Je kan dus naast je taak als scheidsrechter ook als neutrale toeschouwer van een wedstrijd genieten?
‘Absoluut. Je bent tijdens de wedstrijd echt in je eentje en bent met alles en iedereen bezig. Iedereen heeft een mening en iedereen wil iets. Maar als je na 90 minuten gestrest van het veld komt heb je iets toch niet goed gedaan. En het plezier dat je hebt met omgaan van mensen is gewoon hartstikke leuk. Als ik nou naar zo’n Abou van Loosdrecht kijk, die nu naar vv Hoogland is gegaan; daar kan ik echt van genieten! Laatst floot ik DOVO-Kozakkenboys en daar loopt een linkerspits en die maakt een “no look” goal. Ik was de eerste, die naast hem stond en zei “wat een goal!”. Soms complimenteer ik ook aanvoerders met hoe ze die rol invullen. Naast de waardering die je geeft, creëer je ook bondgenoten wanneer de wedstrijd zou omslaan.’
VOORBEREIDING
Waar voel jij je als scheidsrechter in het algemeen bij een club welkom? Waar moet volgens jou een club als gastheer t.o.v. een scheidsrechter aan voldoen?
‘Mensen. Het gaat echt om de mensen. Ik kom bij clubs waar het werkelijk houtje-touwtje is geregeld, maar waar ik na afloop van de dag kon concluderen, dat ik een hartstikke leuke middag heb gehad. Maar het komt ook voor dat ik bij een club ben, waar alles volgens het boekje is georganiseerd en geregeld en dat ik in de auto zit naar huis en me afvraag waar ik vandaag eigenlijk ben geweest. De interactie met mensen is belangrijk. Het is belangrijk dat er een ontvangst is en het is leuk als je mensen kent.

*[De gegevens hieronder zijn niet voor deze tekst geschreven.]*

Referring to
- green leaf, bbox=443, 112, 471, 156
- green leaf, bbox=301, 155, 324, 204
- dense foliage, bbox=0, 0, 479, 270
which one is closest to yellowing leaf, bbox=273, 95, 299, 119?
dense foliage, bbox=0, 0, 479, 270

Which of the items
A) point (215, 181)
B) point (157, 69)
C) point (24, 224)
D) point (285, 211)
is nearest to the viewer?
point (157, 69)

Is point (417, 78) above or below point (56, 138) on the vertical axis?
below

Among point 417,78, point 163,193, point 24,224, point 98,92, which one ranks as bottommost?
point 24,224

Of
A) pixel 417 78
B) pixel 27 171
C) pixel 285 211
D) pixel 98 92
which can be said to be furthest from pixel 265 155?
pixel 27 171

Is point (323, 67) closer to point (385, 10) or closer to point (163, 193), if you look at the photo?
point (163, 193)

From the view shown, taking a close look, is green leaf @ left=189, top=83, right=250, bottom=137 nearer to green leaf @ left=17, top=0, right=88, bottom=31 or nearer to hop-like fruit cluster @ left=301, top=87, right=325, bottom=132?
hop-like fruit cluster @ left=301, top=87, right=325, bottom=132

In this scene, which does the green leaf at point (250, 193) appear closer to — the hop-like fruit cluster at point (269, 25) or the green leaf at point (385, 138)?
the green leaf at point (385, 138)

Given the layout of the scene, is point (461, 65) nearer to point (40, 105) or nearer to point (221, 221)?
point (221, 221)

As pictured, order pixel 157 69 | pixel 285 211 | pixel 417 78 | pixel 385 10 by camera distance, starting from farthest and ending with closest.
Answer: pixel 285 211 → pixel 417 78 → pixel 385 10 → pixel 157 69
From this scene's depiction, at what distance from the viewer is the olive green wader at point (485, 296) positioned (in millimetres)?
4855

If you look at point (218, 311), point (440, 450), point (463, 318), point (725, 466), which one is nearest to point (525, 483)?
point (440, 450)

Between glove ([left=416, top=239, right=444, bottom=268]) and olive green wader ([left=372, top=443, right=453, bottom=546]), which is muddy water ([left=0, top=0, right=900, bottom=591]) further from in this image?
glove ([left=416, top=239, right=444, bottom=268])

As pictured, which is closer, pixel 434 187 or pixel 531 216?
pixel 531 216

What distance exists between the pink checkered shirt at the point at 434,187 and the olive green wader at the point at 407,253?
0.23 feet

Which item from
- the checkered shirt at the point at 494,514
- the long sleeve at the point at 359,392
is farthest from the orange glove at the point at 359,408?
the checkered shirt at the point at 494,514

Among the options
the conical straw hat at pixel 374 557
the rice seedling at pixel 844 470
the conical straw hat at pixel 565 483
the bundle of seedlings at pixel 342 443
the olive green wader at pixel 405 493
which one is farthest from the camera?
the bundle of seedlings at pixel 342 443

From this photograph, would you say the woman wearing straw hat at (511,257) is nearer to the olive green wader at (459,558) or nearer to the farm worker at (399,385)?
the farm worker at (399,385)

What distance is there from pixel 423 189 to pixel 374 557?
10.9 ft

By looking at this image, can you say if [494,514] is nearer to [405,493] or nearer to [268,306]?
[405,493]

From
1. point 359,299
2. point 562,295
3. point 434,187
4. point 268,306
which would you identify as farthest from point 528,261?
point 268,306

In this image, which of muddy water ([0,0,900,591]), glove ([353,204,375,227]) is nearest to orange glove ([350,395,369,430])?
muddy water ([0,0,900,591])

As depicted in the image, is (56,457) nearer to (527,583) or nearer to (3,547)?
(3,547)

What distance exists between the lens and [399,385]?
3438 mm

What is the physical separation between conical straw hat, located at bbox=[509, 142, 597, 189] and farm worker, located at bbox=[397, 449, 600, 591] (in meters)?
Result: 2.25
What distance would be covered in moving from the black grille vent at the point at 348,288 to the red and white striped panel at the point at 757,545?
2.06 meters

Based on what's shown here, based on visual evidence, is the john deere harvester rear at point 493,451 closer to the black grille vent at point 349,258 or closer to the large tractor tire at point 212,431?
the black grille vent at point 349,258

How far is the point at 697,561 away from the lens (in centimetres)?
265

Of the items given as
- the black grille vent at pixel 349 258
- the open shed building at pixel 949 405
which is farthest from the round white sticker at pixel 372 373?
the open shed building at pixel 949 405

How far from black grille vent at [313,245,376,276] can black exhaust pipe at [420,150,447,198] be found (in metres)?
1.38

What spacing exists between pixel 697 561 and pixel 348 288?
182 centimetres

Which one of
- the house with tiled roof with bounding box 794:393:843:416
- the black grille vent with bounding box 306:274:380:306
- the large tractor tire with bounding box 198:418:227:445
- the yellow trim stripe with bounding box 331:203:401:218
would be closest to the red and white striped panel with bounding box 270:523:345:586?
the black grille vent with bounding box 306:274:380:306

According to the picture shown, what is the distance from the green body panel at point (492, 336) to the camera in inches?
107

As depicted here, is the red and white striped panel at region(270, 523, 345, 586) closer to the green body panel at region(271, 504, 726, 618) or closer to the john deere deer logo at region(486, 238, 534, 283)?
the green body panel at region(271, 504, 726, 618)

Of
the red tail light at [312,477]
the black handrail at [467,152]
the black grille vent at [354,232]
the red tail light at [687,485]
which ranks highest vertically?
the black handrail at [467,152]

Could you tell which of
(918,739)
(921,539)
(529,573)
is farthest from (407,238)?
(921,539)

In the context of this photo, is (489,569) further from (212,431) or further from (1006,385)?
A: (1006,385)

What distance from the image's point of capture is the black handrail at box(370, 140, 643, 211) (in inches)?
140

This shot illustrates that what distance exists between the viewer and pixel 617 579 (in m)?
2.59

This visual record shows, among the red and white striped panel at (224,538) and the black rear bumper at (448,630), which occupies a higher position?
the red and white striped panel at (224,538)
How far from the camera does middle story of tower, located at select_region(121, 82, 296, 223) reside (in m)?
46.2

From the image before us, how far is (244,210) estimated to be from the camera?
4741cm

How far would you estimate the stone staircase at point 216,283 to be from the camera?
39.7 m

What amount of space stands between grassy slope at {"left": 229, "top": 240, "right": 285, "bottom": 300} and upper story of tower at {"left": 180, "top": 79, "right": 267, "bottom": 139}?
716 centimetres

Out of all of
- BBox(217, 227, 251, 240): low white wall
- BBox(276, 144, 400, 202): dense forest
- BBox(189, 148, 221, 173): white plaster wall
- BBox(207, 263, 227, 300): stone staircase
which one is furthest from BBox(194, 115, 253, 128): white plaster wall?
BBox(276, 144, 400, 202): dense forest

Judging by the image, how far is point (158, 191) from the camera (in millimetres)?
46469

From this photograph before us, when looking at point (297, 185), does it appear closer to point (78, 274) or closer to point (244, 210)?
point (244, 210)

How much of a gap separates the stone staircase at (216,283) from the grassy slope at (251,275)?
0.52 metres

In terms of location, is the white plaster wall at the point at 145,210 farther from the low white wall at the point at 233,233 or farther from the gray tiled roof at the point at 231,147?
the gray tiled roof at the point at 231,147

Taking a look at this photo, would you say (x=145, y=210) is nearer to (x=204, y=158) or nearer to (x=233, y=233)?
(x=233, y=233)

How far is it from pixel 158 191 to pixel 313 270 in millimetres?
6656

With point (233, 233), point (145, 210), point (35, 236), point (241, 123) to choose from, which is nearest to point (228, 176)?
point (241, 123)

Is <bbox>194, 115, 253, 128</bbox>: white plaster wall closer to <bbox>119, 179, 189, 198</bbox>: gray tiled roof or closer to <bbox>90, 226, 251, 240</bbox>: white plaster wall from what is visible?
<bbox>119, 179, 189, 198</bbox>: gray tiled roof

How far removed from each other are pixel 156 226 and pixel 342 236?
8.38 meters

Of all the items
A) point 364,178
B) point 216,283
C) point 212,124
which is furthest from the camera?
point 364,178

Toen ik begin van het vorige seizoen bij Victoria binnenkwam kende ik niemand, maar toch voelde het goed en ontspannen aan. Als er naar je wordt omgekeken is dat natuurlijk niet onbelangrijk, maar je maakt natuurlijk ook de gekste dingen mee. Zo moest ik, toen we het huidige wedstrijdsysteem nog niet hadden, wel eens zelf de lichten in de bestuurskamer aan doen en zelf het wedstrijdformulier invullen. Er is dan gewoon niemand! Maar eerlijk gezegd, het gros van de clubs heeft het netjes geregeld. Vrijwel overal word je fatsoenlijk ontvangen. Na afloop blijf ik altijd. Dat staat los van het feit of ik een goede of slechte wedstrijd heb gefloten. Als er kritiek is zal ik er altijd naar luisteren en als er iets is om aan toe te voegen, zal ik dat zeker niet laten.’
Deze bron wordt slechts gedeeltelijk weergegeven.